>> begin Excerpt provided

Next morning he told Cassius of his experience, but that unimaginative
man laughed the matter off, saying that he did not believe in ghosts, and that
he only wished he did, for then he might believe also that the spirits would
aid them in their coming fight. “Your mind”, he said, “is in an excited and
abnormal condition, because you are tired out. Not all we feel or see is real;
for the senses are most slippery and deceitful, and the brain is quick to put
them in motion and to stimulate them without any real occasion of fact. Just as
an impression is made upon wax, the consciousness can easily of itself produce and assume every kind of shape and figure, as
is evident from our dreams: it is ever in activity, and this activity produces
these fantasies and creations”.
But Brutus was not comforted. His brain was dark with the menace of
impending doom; and this strange experience indicates that, deep in his
subconscious mind, he was not always so sure of the righteousness of those
principles which had caused him to murder the Dictator. The clear, guiding
light of his conscience sometimes grew dim, leaving him in the darkness of
doubt; and it was then that he wondered whether, after all, he was not being
consigned to disaster by some flaw in his reasoning, some awful fallacy in the
whole argument of his life, some delusion, which in his tent he had visualized
as his evil genius.
Meanwhile, the light-hearted Antony had sent eight legions across the
Adriatic from Italy to Macedonia, and had suddenly extricated himself from the
pleasures of Rome to put himself at the head of twelve more legions which were
waiting at Brindisi for him to lead them over the sea. Octavian, acting in
concert with him, now attempted to recapture Sicily from Sextus Pompeius, so as
to prevent an attack upon the transports by that piratical commander’s
nondescript fleet; but in this he was wholly unsuccessful, and Sextus remained
a menace to the expedition. Then, while Antony was waiting for the opportunity
to slip across, an enemy fleet under Murcus, a
renegade caesarian, made its appearance before Brindisi, and thereafter
blockaded the transports in the harbor throughout the spring and early summer
of 42 BC.
Antony made several daring attempts to break the blockade, but failed to
do so. Octavian, however, at last brought his ships from Sicilian waters, and
drove Murcus off; and the two Triumvirs were thus
enabled to sail over to Dyrrachium (Durazzo), on the other side, with their
army.
But here Octavian fell sick and had to take to his bed, though the
nature of his complaint is unknown. He was an unhealthy young man, and though
the lower part of his face, as has been said, was at this time covered by a
youthful beard, his visible features revealed the weakness of his constitution.

>> end Excerpt provided
>> begin Records provided

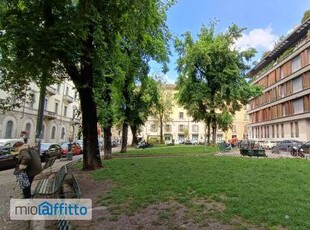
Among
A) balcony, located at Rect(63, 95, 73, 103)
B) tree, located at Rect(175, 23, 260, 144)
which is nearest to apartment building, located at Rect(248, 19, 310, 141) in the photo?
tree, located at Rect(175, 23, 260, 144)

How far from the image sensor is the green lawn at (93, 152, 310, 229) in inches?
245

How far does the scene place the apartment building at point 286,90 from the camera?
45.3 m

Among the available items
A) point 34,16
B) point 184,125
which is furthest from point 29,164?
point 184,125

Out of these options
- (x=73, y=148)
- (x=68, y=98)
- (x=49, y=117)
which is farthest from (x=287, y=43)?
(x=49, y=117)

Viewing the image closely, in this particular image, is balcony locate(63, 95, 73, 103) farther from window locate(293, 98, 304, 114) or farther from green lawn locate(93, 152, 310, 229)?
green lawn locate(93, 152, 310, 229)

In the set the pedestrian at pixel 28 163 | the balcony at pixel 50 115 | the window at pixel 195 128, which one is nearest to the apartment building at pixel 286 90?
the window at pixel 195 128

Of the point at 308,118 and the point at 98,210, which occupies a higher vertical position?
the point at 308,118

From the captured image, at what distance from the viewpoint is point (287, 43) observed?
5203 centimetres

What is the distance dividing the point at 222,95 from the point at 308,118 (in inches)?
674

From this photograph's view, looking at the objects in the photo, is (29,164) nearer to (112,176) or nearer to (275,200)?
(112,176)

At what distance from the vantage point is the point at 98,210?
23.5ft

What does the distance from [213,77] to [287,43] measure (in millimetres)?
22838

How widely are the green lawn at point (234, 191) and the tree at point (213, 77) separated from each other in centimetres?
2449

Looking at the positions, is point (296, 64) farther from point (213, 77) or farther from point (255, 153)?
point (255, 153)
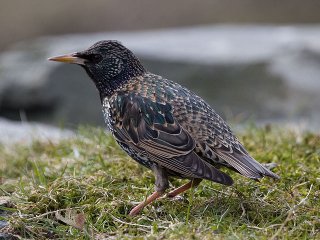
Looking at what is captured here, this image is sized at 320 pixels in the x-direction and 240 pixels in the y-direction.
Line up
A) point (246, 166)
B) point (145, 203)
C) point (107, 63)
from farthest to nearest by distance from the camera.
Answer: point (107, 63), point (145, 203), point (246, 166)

>> end Records provided
>> begin Records provided

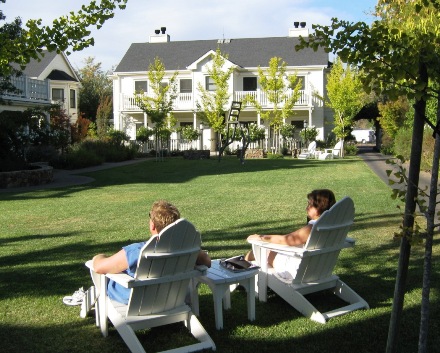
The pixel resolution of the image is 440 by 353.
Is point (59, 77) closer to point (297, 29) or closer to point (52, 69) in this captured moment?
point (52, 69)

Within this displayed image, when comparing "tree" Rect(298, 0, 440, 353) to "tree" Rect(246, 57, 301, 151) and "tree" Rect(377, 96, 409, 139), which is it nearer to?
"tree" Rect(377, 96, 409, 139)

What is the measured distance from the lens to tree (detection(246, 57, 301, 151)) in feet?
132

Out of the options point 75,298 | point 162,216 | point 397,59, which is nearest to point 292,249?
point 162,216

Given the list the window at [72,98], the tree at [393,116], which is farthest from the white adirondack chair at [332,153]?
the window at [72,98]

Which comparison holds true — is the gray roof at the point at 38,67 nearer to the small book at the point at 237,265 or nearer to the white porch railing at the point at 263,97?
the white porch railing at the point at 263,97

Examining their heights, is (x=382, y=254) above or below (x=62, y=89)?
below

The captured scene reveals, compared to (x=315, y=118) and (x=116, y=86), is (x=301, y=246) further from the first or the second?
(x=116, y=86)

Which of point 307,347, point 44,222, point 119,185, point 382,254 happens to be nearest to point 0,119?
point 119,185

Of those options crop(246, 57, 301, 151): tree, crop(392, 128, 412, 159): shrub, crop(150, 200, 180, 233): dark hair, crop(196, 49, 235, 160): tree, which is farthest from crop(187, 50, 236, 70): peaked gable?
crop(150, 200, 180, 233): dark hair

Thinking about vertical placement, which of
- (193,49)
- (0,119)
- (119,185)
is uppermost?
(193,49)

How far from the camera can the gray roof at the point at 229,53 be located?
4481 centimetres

>> end Records provided

- Problems to work on
1) According to the passage on Brutus and the Triumvirs, who commanded the enemy fleet that blockaded the transports at Brindisi?
2) Write out everything in the passage on Brutus and the Triumvirs from "But Brutus was" down to "his evil genius.".
3) Extend the passage on Brutus and the Triumvirs beyond its final sentence.

- Results for each task
1) Murcus, a renegade Caesarian.

2)
But Brutus was not comforted. His brain was dark with the menace of
impending doom; and this strange experience indicates that, deep in his
subconscious mind, he was not always so sure of the righteousness of those
principles which had caused him to murder the Dictator. The clear, guiding
light of his conscience sometimes grew dim, leaving him in the darkness of
doubt; and it was then that he wondered whether, after all, he was not being
consigned to disaster by some flaw in his reasoning, some awful fallacy in the
whole argument of his life, some delusion, which in his tent he had visualized
as his evil genius.

3)
Suetonius says that his left hip and leg used often to give him trouble, that
he suffered from gall-stones, that his liver was liable to be out of order, and
that he had the itch: in the autumn he was usually feverish, in the spring he
complained of pains in the neighborhood of the diaphragm, when the wind was
from the south he always caught a cold in his head, in the heat of summer he
was prostrated, and in winter he could endure neither the sun nor the chill of
the shade, and while not daring to go out into the glare except with a
broad-brimmed straw hat to protect his head, had to guard himself from the cold
by wearing a thick toga, four tunics, a shirt, a flannel chest-protector, and swathings around his thighs and legs. It is understandable,
therefore, that he was incapacitated by his exertions in the great heat of
summer.
Brutus and Cassius were now marching westwards along the coast of Thrace
towards that narrow doorway into Macedonia which is situated between the
mountains and the sea, where lay the plains of Philippi overlooked by the city
of that name. A few miles to the west was the fortress of Amphipolis (Ienikeui), and to this important point the first eight of
Antony’s legions had been dispatched to hold the enemy in check; but in
September at the approach of the republican forces, the commander sent urgently
for Antony to come to his support, whereupon the latter, leaving Octavian at Dyrrachium,
marched the other twelve legions as fast as he could to Amphipolis, which he
reached in time to bring Brutus and Cassius to an unexpected halt. The speed of
this march is said to have been almost unbelievable; but Antony had learnt from
Caesar the value of speed.
Brutus then camped his army at the foot of the mountains, a little
south-east of the city of Philippi, while Cassius placed his forces a short
walk to the south, at the edge of a marsh which passed down to the sea; and the
two camps were joined by a palisade and entrenchments. A little stream, the Gangas, running down from the hills, supplied them with
water; and the whole of Thrace behind them, and their ships which could unload
in the neighboring harbors, provided them with food.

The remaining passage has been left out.